Genetic Animal Models of Cerebral Vasculopathies

Cerebral amyloid angiopathy (CAA) and cerebral autosomal dominant arteriopathy with subcortical infarcts and leukoencephalopathy (CADASIL) are genetic cerebrovasculopathies associated with neurodegeneration and vascular cognitive impairment. Linked to autosomal dominant mutations in diverse genes that encode cell-surface receptors (i.e., amyloid precursor protein in CAA and NOTCH3 in CADASIL), both diseases are associated with accumulation of abnormal material around cerebral vessels, such as amyloid in CAA or granular osmiophilic material in CADASIL. Both CAA and CADASIL share clinical features of white matter degeneration and infarcts, and vascular dementia in the human adult; microbleeds occur in both CADASIL and CAA, but large intracerebral hemorrhages are more characteristic for the latter. While the mechanisms are poorly understood, wall thickening, luminal narrowing, and eventual loss of vascular smooth muscle cells are overlapping pathologies involving leptomeningeal, and pial or penetrating small arteries and arterioles in CAA and CADASIL. Dysregulation of cerebral blood flow and eventual hypoperfusion are believed to be the key pathophysiological steps in neurodegeneration and cognitive impairment.

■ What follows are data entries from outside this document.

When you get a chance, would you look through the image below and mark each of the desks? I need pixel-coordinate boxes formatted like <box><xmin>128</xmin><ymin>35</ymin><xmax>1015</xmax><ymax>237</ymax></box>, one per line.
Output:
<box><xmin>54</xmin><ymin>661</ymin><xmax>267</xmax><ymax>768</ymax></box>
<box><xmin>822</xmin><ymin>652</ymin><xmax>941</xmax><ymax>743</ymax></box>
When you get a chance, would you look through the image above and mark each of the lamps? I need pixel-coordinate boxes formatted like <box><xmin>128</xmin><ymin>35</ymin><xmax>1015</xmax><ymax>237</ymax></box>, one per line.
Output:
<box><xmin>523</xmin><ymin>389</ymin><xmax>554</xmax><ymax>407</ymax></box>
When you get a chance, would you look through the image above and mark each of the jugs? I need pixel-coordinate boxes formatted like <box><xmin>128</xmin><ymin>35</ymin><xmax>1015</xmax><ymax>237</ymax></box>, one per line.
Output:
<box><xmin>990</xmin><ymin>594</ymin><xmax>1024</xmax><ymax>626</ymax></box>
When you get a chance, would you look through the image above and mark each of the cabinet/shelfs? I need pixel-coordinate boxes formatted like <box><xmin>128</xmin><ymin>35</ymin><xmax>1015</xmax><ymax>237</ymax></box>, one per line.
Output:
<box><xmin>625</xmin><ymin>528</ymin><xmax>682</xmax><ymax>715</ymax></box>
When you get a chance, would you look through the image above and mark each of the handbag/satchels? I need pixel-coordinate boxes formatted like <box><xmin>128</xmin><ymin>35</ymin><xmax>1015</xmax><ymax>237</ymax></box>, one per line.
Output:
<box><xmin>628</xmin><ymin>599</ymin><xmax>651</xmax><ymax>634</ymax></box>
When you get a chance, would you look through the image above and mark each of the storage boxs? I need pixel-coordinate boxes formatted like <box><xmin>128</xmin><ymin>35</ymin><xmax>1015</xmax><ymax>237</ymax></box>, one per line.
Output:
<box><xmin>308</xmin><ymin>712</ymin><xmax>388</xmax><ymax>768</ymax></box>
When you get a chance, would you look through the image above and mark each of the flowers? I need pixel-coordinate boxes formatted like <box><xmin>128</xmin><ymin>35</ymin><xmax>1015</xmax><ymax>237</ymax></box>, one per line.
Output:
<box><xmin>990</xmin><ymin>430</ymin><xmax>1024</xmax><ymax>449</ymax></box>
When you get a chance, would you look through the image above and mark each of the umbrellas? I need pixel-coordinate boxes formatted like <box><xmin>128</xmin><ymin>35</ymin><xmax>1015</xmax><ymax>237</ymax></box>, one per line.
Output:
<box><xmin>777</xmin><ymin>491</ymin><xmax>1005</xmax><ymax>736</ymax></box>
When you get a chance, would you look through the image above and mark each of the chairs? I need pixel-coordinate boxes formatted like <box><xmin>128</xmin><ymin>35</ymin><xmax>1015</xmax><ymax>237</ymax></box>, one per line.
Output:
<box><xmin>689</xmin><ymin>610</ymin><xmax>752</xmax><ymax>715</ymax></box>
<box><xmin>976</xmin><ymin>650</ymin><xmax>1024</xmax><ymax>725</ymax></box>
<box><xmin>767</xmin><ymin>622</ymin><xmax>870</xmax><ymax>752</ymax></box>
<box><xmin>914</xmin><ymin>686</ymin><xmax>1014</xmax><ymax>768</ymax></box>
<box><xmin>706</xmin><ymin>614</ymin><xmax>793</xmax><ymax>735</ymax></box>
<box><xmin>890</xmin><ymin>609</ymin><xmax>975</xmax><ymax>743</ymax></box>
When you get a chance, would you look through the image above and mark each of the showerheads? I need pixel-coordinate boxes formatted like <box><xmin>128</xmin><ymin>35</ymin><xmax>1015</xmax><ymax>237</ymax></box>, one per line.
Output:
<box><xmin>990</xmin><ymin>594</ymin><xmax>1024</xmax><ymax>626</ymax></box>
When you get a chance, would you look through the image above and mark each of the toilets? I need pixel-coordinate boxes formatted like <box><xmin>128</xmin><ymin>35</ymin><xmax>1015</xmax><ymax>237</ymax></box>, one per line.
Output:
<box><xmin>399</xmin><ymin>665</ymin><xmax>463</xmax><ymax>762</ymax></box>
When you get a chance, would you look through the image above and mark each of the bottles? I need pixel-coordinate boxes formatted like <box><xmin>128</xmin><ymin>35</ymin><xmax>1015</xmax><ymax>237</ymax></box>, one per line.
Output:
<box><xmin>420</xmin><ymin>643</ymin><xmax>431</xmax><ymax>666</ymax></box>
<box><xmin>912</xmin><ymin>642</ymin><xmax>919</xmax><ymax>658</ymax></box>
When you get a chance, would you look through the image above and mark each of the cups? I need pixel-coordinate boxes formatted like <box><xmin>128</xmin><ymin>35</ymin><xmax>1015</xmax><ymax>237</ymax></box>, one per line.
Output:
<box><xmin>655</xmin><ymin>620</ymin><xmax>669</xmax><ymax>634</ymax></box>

Although animal models expressing CAA or CADASIL mutations have partially reproduced the human pathology, there has been marked heterogeneity in the phenotypic spectrum, possibly due to genetic background differences among mouse models, and obvious species differences between mouse and man. Here, we provide an overview of animal models of CAA and CADASIL and the insight on molecular and physiological mechanisms of disease gained from these models.